The Messages section lists every message the SDK currently knows about, with a count in the heading. Each message is tagged with its display type (such as modal, overlay, or inline) and a state:

  • active—the message is currently eligible to display (or is displayed) on the page.
  • queued—the message is held and not displayed yet. The debugger shows why.

Each message also lists relevant properties depending on its display type—its Route Rule, Position, Target (the CSS selector for an inline or tooltip message), or Tooltip position. Where it can, the debugger validates these and flags problems:

IndicatorMeaning
next to a propertyThe condition is satisfied (for example, the route rule matches, or the target element exists on the page).
next to a Route RuleThe message’s route rule doesn’t match the current route, so the message won’t display here. If it should, verify the route is set correctly and that analytics.page() is called on route changes.
next to a TargetThe target element wasn’t found on the page. If it should be there, verify the CSS selector is correct.
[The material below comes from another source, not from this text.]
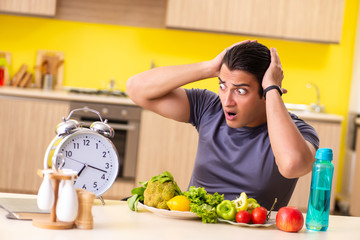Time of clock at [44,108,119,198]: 7:17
You can dismiss an active message directly from the debugger by clicking the × on the message. This can help if you want to trigger a message again or test dismissal behavior without reloading the page.

Troubleshooting tips for your in-app integration

Close your browser or app before you send your first test. Before you send your very first message, we poll for messages at a slow rate. We update this rate when you send your first message—but only if your browser or app is closed. If you have your app or website open when you send your first message, it may take up to 3 minutes to see your message. This delay only occurs for the very first message you send from Customer.io. If you’ve already sent your first test with the app or browser open, clear your cache or restart your app to actively poll for messages.

If you send a test message and don’t receive it:

  1. Check that you sent your test to the correct user.
  2. Make sure that you’ve identified the person you want to send your test to. On the web, the debugger’s User section tells you at a glance whether a person is identified. You can also send a manual identify call in the console—if the message shows up afterward, the problem is likely in how your code sends identify calls:
    cioanalytics.identify(<id or email>)
    
  3. Check your browser console for errors. You can trace traffic to and from Customer.io to find the problem. On your website, you should see calls for i (identify) and p (page) before you get your message.
  4. If you have a single page app, make sure that you’ve set up page calls correctly. We only send page calls automatically when a page loads, which won’t happen on route changes in a single-page app—so you’ll need to send page calls manually when the route changes. The debugger’s Route section shows you the route the SDK currently knows about.